+++ Texto citado +++

Segundo o executivo, a Tommy desenvolve seus produtos "sempre olhando para a família, sem distinção de classes social ou cultura", de forma a criar um posicionamento de marca que corra de geração em geração. "A partir disso, qualquer público que se identificar é bem-vindo para a empresa".
Matos pontua, contudo, que a Tommy também faz uma curadoria para entender mais sobre seus principais tipos de fãs em cada país. Um exemplo: o atleta Paulo André Camilo virou embaixador da marca no Brasil, depois de participar do BBB 21.
Os pequenos também querem fãs
Os fãs também transformam o patamar de pequenos negócios. A empreendedora Luana Amy, de 21 anos, mudou completamente sua trajetória de vida com uma confecção própria, a LAs Clothing
A loja virtual foi lançada no Instagram em 2020, para levantar uma renda criando roupas. Além do design das peças, parte da diversão de Luana era pensar na estratégia de comunicação para vendê-las.
Ela fazia fotos com os modelos e postava em grupos do Facebook focados em moda. Quando alguém perguntava de onde era a peça, respondia com a página de sua loja.

+++ Seção de dados +++

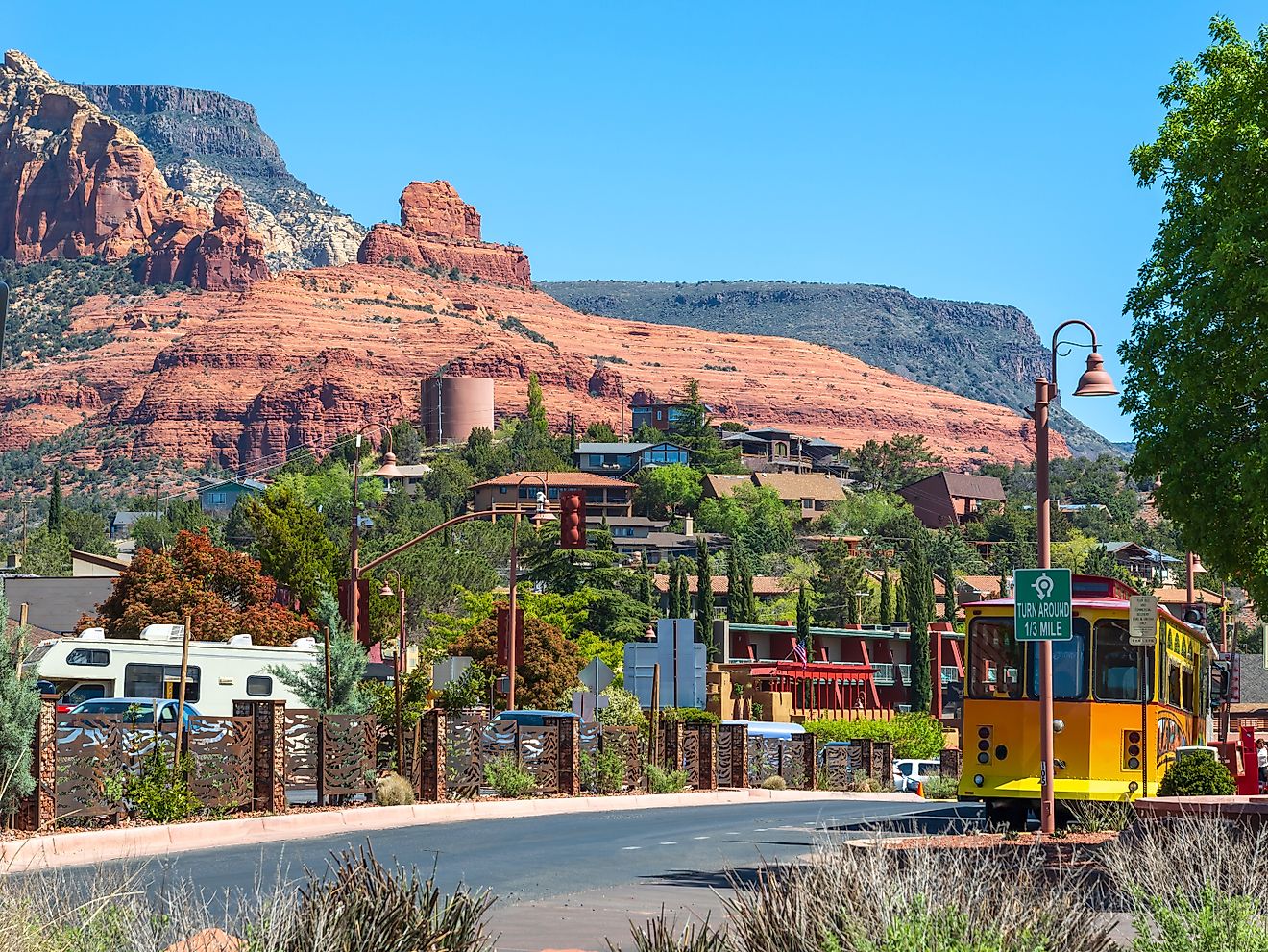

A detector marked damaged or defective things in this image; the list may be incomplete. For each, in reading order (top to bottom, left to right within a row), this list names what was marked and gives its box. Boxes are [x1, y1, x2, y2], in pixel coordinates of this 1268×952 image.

rusty water tank [421, 375, 489, 446]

+++

**Tarefas a cumprir**
**A.** Responda com base no trecho sobre fãs de marcas:
(i) De que programa o atleta Paulo André Camilo participou antes de virar embaixador da marca no Brasil?
(ii) Quantos anos tem a empreendedora Luana Amy?
(iii) Em que rede social e em que ano a loja virtual foi lançada?
**B.** Transcreva literalmente a parte do trecho sobre fãs de marcas que começa em "Matos pontua, contudo, que" e vai até "comunicação para vendê-las.".
**C.** Escreva a continuação do trecho sobre fãs de marcas a partir do ponto em que ele termina.

**Respostas**
**A.**
(i) Do BBB 21.
(ii) 21 anos.
(iii) No Instagram, em 2020.

**B.**
Matos pontua, contudo, que a Tommy também faz uma curadoria para entender mais sobre seus principais tipos de fãs em cada país. Um exemplo: o atleta Paulo André Camilo virou embaixador da marca no Brasil, depois de participar do BBB 21.
Os pequenos também querem fãs
Os fãs também transformam o patamar de pequenos negócios. A empreendedora Luana Amy, de 21 anos, mudou completamente sua trajetória de vida com uma confecção própria, a LAs Clothing
A loja virtual foi lançada no Instagram em 2020, para levantar uma renda criando roupas. Além do design das peças, parte da diversão de Luana era pensar na estratégia de comunicação para vendê-las.

**C.**
Luana decidiu que sua empresa teria uma identidade, com peças atemporais e carregadas de um estilo mais básico e neutro. Segunda ela, as clientes sabem exatamente o que esperar de cada modelo da loja e é por isso que, muitas delas, se tornam fiéis.
Ela conta que cada lançamento é muito bem planejado com meses de antecedência e a empreendedora não tem o objetivo de criar nenhum produto "só porque está na moda".
"É algo que está no estilo delas e as clientes sabem que a LAs reflete essa personalidade. É como se a loja fosse uma das suas amigas", conta.
E essas "amigas" já trouxeram bons resultados financeiros: de outubro de 2020, quando a empresa nasceu, até outubro de 2022, o faturamento cresceu cerca de 500%, segundo a empreendedora.
Há vantagens, mas com desafios constantes
Todas as empresas com as quais o g1 conversou foram unânimes ao dizer que ter fãs é um fator muito positivo para a construção da marca. Não só: também para mantê-la relevante no quesito influência cultural e para um bom posicionamento de marca.
"Ter fãs e apaixonados pela marca é de grande valor e importância para nós. Essa paixão e lealdade impulsionam o negócio de maneira significativa, principalmente quando falamos sobre consciência de marca. Ter essa conexão com uma base realmente engajada é um dos nossos 'ativos' mais valiosos", destaca Pietro Giovanelli, da Vans.
Porém, para ter uma comunidade que passe de geração em geração, o maior desafio é manter a base de fãs engajada.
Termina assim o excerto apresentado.